━━━━━ Selected passage

Etymology
From techno- (“technical”, “technicians”) + -cracy (“rule by”), attributed to W.H. Smyth.[1]
Noun
technocracy (countable and uncountable, plural technocracies)
- A system of governance where people who are skilled or proficient govern in their respective areas of expertise.
1919, William Henry Smyth, Technocracy, first, second and third series, published 1921, page 20:When scientific imagination and knowledge of Nature's Laws are substituted in our economics for chance, mystery, and magic; […] when this economic childish irrationality is sanely substituted by organized Science, Technology, and specialized Skill co-ordinated in National Industrial Management, then will begin real civilization, the Age of Social Sanity, — Technocracy.

━━━━━━━━━━
━━━━━ Provided information

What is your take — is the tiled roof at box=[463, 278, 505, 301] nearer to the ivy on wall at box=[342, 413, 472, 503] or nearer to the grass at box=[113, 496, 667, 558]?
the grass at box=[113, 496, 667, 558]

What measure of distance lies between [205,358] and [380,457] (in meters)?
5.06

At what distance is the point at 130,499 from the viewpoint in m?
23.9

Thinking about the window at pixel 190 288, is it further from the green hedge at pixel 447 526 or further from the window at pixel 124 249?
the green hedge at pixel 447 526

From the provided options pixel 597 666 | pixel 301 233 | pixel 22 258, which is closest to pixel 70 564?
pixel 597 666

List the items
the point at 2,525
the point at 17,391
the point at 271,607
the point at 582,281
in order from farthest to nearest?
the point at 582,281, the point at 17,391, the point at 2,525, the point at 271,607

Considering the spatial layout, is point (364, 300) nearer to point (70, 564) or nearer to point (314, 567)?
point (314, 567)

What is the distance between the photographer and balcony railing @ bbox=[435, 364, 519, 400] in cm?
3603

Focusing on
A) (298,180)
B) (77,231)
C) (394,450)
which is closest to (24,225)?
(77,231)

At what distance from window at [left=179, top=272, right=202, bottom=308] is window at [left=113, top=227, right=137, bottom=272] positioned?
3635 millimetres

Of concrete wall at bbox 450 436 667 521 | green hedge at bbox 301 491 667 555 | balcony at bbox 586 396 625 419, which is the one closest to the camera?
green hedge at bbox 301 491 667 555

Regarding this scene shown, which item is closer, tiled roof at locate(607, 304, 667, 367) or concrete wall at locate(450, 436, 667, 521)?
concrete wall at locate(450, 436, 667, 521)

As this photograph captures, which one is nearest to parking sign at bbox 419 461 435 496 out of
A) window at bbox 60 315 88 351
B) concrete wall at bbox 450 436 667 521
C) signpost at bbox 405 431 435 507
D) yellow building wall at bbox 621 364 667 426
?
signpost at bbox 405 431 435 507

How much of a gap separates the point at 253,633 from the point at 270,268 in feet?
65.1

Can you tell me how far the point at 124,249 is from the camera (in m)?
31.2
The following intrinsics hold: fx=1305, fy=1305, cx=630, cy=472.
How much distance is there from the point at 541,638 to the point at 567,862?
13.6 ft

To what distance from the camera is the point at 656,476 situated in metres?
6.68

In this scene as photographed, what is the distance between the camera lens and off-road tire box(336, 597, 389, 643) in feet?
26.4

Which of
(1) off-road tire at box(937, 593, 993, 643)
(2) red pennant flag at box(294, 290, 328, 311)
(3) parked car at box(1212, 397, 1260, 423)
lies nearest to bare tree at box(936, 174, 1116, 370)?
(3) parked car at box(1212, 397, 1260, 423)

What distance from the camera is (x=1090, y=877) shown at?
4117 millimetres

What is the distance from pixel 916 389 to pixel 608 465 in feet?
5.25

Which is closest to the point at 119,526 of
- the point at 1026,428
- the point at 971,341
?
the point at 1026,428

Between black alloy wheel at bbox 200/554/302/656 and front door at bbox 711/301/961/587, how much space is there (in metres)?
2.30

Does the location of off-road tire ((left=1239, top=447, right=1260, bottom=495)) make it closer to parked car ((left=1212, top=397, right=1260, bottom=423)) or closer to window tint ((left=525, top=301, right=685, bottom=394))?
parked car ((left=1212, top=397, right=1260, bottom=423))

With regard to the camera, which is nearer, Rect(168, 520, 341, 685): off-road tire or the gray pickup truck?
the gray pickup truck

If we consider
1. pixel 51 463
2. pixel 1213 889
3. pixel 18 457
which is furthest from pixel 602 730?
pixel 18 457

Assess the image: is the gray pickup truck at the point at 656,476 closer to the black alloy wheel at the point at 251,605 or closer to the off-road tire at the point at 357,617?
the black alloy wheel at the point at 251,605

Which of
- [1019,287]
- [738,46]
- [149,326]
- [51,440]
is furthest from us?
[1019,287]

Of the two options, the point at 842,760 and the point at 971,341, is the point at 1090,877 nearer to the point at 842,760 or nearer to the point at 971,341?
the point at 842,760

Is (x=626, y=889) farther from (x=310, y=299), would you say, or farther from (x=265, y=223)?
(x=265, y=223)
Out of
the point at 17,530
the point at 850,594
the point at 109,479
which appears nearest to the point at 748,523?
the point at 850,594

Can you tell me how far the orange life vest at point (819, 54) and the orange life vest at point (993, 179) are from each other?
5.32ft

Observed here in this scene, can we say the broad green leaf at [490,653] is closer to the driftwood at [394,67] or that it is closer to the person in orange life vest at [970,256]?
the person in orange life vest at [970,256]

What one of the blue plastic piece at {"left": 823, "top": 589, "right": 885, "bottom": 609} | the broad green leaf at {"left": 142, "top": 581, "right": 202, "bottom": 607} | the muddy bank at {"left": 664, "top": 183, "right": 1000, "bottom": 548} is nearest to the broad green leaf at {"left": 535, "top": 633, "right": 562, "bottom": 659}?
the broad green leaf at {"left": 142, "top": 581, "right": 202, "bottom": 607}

━━━━━━━━━━

_Exercise aim_:
Write out the dictionary entry on technocracy word for word, from "- A system of" up to and including "Sanity, — Technocracy.".

_Response_:
- A system of governance where people who are skilled or proficient govern in their respective areas of expertise.
1919, William Henry Smyth, Technocracy, first, second and third series, published 1921, page 20:When scientific imagination and knowledge of Nature's Laws are substituted in our economics for chance, mystery, and magic; […] when this economic childish irrationality is sanely substituted by organized Science, Technology, and specialized Skill co-ordinated in National Industrial Management, then will begin real civilization, the Age of Social Sanity, — Technocracy.